I hunted Cherry, Brown, Rock, and Blaine counties. Went a little over the gas budget but that's hunting. There's birds there. I saw sharptails on telephone wires, gravelling up on the sides of roads, and 2 were standing right in the middle of the highway as I was coming back into Valentine for the night.
Saturday my dog flushed a double out of weeds right next to standing corn. No corn in the crops. Sunflower seeds, ladybugs, and I think what was alfalfa. Little bright green leaves. The corn was still standing in that field so maybe that's why none in the crops?
Started looking for birds that went back to roost and an hour or so later flushed a covey of about 20-25 birds. I missed. Even as I pulled the trigger I knew I was shooting behind them. They were sitting on top of hills.
I never flushed anything from the lee side of hills except a couple of hen pheasants. The grouse I found were right on top. I did find a couple in the shade of small juniper trees later in the afternoon but only once.
At a location at the southern end of my journeys I found no birds but a couple of roosts and again they were right on top of the hill.

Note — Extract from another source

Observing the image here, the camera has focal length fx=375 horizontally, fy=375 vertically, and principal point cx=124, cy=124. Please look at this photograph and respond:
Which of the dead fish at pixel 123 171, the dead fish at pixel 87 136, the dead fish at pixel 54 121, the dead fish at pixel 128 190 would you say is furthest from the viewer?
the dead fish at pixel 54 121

Not near water and the cover was minimal.
I had the best luck hunting with the wind at my back and sneaking up the steepest side of the hill to surprise them coming over the top. It's not like hunting a CRP field with waist high brush. Lots of cactus, yucca, and side-oat gramma grass.
The birds stayed in the grass but it's not heavy and they were very spooky. The wind was erratic. One minute no wind the next a steady 20 mph that would last for 30 minutes then back to still. I didn't see the wind making them any more or less spooky.
OAP in answer to your question I have a highly scientific method of hunting which consists of getting out of the car and following the dog wherever he rambles off to. Okay it's a little more specific than that but not much. I usually work the wind and try to pinch birds against open areas but this is all open. So I just walked the tops of all the hills around. Lots of up and down.
I had some good suggestions from some parks and game people and I also drove around at dawn looking for birds out in the open. When I saw them near public areas I got out and hunted or marked the spots for future trips. Other than that I just did a lot of walking. The one constant was I always found them at the highest spot in the section I was hunting. Hope that help some.
If you can get onto a bean or corn field you'll do better from what the rancher I talked to told me. I have to suck it up, get over my shyness, and ask permission next time I go to get on some bean fields.
I saw sharptail at the Oglala NG but nowhere near the numbers I saw in Cherry and Blaine counties. I wouldn't bother with western NE until it recovers from the drought. Most of the rivers were low but they all had water in them. The canals were all dry. There was surface water but not much. Glad to have those windmills handy for the dog.
All in all I'd say if you have a good pointer and like to walk it's definitely worth a trip but it's not like going in to the hedgerow and walking out an hour later with your limit of roosters. I tried to give an idea of the terrain with the pictures below. Sorry for the length of this.